Rumage’s shot across the bow follows the adoption of a district board of education resolution in August opposing the charter renewal.

That statement claimed that “the demographic and socioeconomic composition of the student body of the Charter district is not representative of the demographic and socioeconomic composition of the Kindergarten to 8th grade population of Red Bank thereby distorting the demographic and socioeconomic composition of the traditional public school’s population.”

On Wednesday, Rumage spoke of “a subject I’ve very passionate about, and that’s the creation of single public school system for the children, families and community of Red Bank.”

Calling the topic one that people sometimes avoid because “they’re afraid it’s controversial,” Rumage said he instead sees it as an “opportunity” to redress “inequities” between the 200-student charter school and the 1,400-student district primary and middle schools.

“I think this conversation needs to be about two things: eliminating structures that promote inequities, and what is really best for Red Bank, New Jersey,” he said. “And for 23 years, the existence of a charter school in Red Bank has resulted in a segregated public school system. The average white population of the charter school over their history is nearly 50 percent; for our school system, it’s just 12 percent.”

Similar disparities exist in the areas of students with economic disadvantages (41 percent at the charter school, and 79 percent at the district); English language learners and students with disabilities, Rumage said.

The figures, he said, were consistent with “a quarter-century’s worth of evidence,” Rumage said, noting that when the charter school opened, its inaugural class was 59 percent white, while the primary and middle schools were 59 percent black.

“I will let you all make your own assumptions about why the charter school opened, but to me, I have my own opinion,” he said.

Having two systems in town also burdens local taxpayers “with $2 million annually in duplicative or redundant educational costs to support this segregated school system,” he said.

A New Jersey Department of Education decision on the school’s pending renewal request is expected in January or February, though the decision may be made before the end of the year, Rumage said, urging the council to act swiftly.

Mayor Pasquale Menna said “the only jurisdiction” the borough government has in the matter is to weigh in via resolution.

In 2016, Menna empaneled an ad hoc “blue-ribbon” committee that led to the council asking the DOE to reject the school’s request for a five-year renewal.

Instead, the state renewed the school’s charter in March, 2017, a decision that was upheld by the same agency 13 months later after an appeal.

A year earlier, denied, without explanation, the charter school’s request to double its enrollment over three years.

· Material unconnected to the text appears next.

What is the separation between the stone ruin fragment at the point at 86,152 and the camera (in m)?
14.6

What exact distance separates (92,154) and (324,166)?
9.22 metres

The charter school does not engage in “segregative” enrollment practices, the DOE ruled at the time, and instead “is seeking, ‘to the maximum extent practicable,’ to enroll a cross-section of Red Bank Borough’s school-age population.”

Councilwoman Kathy Horgan, who served on the blue-ribbon committee in 2016, told Rumage she would again support him in his effort to prevent another charter renewal.

“I took a stand on this five years ago,” Horgan said, adding that she had recently reached out to her council colleagues, but had not yet heard back from them.

“If any of you have looked at your tax bill, which was due on November first, you will see that the largest part of your bill is the schools,” she said.

Two school board members, Jennifer Garcia and Sue Viscomi, spoke in favor of the proposed resolution during the public comment portion of the meeting, as did Spring Street resident Lisa McLaughlin, parent of an eighth-grader at the middle school.